Collective comms API
Collective communications as in OpenFOAM code: The most important API calls to do group-wide comms.
On this page
Lecture video
Module transcript
Now that we introduced collective communication, we’ll want to learn how to use them when needed, so in this module, we will take a look at the code interface to these methods.
I want to mention that I will try and follow OpenFOAM’s terminology when naming things, which is a little different than MPI wording, so if you’re familiar with how things are called in MPI context, it might seem a bit strange at first.
The first one is the gather operation, which is more like an MPI reduce. As you can see, on the first line of this example, each process creates a local boolean named v. Then on the second line, the master process might change the value of this variable.
If you want to check whether master or any other process has changed the value, we can let all processes call Pstream::gather with 2 arguments:
-
The first argument is the variable we want to check.
-
The second argument is an object representing the operation which needs to be applied to the gathered variable, so if we pass an object of type orOp, an or operation will be applied to the local values of v from all processes on the master processes.
There is another variant for a gather operation which is more like a true MPI gather, and it operates specifically on lists.
On the first line of this snippet, we create a local list of booleans. Note that the size of the list is the same as the number or processes involved, because then on the next line, each process acts on the element of the list corresponding to its rank only.
The Pstream::gatherList call, again executed on all processes with the same symbol localLst will collect the corresponding elements from all processes and fully populate the local list of the master process.
Similar to gather, there is a Pstream::scatter operation which takes a single argument and overwrites its value on all processes with the value on the master process.
This acts like a “forced push”, more like a broadcast in MPI terminology.
There is also a scatter variant which behaves more like an MPI scatter, and operates on list containers.

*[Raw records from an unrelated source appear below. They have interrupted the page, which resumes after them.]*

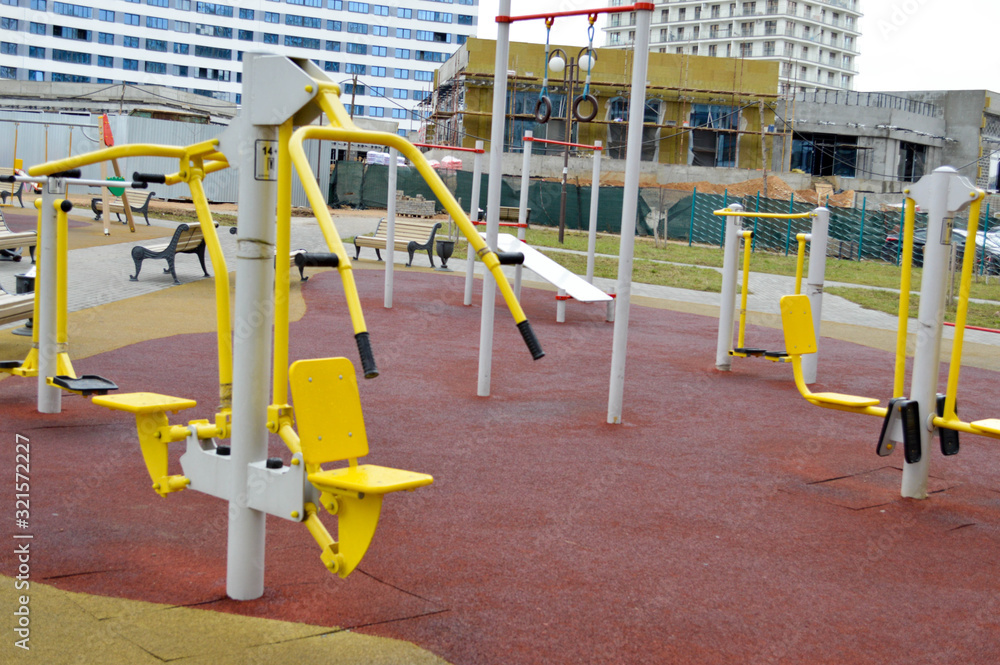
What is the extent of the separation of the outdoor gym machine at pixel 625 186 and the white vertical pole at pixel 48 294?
2.65 meters

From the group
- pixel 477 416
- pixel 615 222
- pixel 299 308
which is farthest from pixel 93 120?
pixel 477 416

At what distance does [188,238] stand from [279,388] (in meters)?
10.8

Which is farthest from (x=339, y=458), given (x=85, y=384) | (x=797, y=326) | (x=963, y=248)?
(x=963, y=248)

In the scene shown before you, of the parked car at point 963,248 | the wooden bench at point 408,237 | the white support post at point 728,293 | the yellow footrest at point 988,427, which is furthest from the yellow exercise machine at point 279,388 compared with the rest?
the parked car at point 963,248

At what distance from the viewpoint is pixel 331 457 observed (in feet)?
9.55

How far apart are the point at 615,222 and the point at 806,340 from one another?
29251 millimetres

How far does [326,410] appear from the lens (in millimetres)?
2963

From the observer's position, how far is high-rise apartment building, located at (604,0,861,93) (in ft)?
353

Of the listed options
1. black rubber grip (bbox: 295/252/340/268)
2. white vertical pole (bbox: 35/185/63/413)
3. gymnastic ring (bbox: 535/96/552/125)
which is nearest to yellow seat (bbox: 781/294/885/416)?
gymnastic ring (bbox: 535/96/552/125)

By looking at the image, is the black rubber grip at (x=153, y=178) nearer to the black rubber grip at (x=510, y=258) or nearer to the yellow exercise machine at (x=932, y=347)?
the black rubber grip at (x=510, y=258)

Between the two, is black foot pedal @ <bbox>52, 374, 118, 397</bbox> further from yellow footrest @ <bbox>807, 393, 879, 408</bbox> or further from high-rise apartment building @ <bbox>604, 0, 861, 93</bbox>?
high-rise apartment building @ <bbox>604, 0, 861, 93</bbox>

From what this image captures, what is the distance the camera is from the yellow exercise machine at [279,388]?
280cm

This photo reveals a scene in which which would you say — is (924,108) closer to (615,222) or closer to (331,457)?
(615,222)

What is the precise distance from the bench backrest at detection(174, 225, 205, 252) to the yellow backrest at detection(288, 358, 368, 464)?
10.3 meters
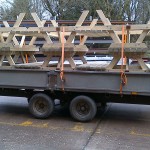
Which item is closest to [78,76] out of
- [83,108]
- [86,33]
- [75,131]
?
[83,108]

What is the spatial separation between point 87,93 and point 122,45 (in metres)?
1.38

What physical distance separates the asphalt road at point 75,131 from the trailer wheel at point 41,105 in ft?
0.54

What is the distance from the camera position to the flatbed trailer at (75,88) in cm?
652

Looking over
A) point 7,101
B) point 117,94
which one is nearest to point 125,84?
point 117,94

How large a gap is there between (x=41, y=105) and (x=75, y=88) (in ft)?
3.60

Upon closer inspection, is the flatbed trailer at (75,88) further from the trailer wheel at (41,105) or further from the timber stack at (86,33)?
the timber stack at (86,33)

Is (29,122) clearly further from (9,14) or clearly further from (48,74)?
(9,14)

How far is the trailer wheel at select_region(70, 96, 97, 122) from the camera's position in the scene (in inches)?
272

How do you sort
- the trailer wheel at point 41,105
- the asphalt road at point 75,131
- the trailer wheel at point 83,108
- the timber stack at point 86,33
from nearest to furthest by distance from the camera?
the asphalt road at point 75,131 → the timber stack at point 86,33 → the trailer wheel at point 83,108 → the trailer wheel at point 41,105

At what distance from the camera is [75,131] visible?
6.42 meters

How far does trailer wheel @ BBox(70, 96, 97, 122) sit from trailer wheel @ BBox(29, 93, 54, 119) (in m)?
0.55

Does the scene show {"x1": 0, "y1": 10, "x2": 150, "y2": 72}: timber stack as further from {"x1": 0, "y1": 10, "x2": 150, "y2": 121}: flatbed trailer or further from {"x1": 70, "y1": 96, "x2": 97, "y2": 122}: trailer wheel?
{"x1": 70, "y1": 96, "x2": 97, "y2": 122}: trailer wheel

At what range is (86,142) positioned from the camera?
5746 mm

Pstream scatterList simply pushes elements of a list from the master process to all other processes, but it does not overwrite the local element that corresponds to the process’s rank.
You see, this is very important, because, instead of a scatterList, you can do a regular scatter if you want a forced overwrite of all list elements.
In terms of code statistics, gatherList variant seems to be used more often because working with lists while gathering is a recommended practice. But then scatter is used more often. Note that after a gatherList, both scatter and scatterList will have the same effect.
If there is a need to synchronize a variable’s value across processes, OpenFOAM provides special reduce and returnReduce functions which take two arguments: the first one is the value to be reduced, and the second is the operation to apply to this value.
The only difference is that reduce’s first argument needs to be a declared local variable; but returnReduce accepts a temporary as a first argument, for example something returned out of a function call.
In this example, if we pass a variable of type sumOp as the second argument of either functions, reduce will sum up the values collected from all processes and updates the local value on all processes with the resulting sum.
In MPI terminology, this is equivalent to Allreduce.
Going back to our formula 1 pit stop. We can consider the driver checking for the green light and the signal from their teammates to be a reduce operation.
So, what happens when the green light ceases to function or if one of the teammates responsible for takeoff signaling walks away?
Well, at least one of the parties involved will panic.
The same happens to MPI processes if one of the processes decides suddenly to not participate in the collective communication. Usually, this results in a stagnation effect, much like deadlocking.
In this code example, we write a function to refine the local mesh by splitting cells into smaller ones.
While performing this task, we want to keep checking for a global number of cells as we don’t want to exceed a specific limit.
So the trivial way to solve this is by declaring a local variable for total number of cells and reduce it with a sum operation at the end of the loop.
This lets all processes know how many cells we have in total.
The problem arises on line 10 here, what if a process returns from this function, or breaks out of the loop for whatever reason.
In that case, that specific process will not be able to execute the reduce call, and the whole communication will come to a halt.
It may seem trivial to avoid this mistake, but it’s not always this simple, you may have hundreds of nested function calls before reducing, and it can be confusing to workout if calling reduce is ensured in all cases.
Remember this example though as we will consider a more advanced version of it again in a later module.
In this module, we haven’t discussed all API methods for parallel communication, but I believe we got the most important basics down. Next step is to learn how to communicate our own data types.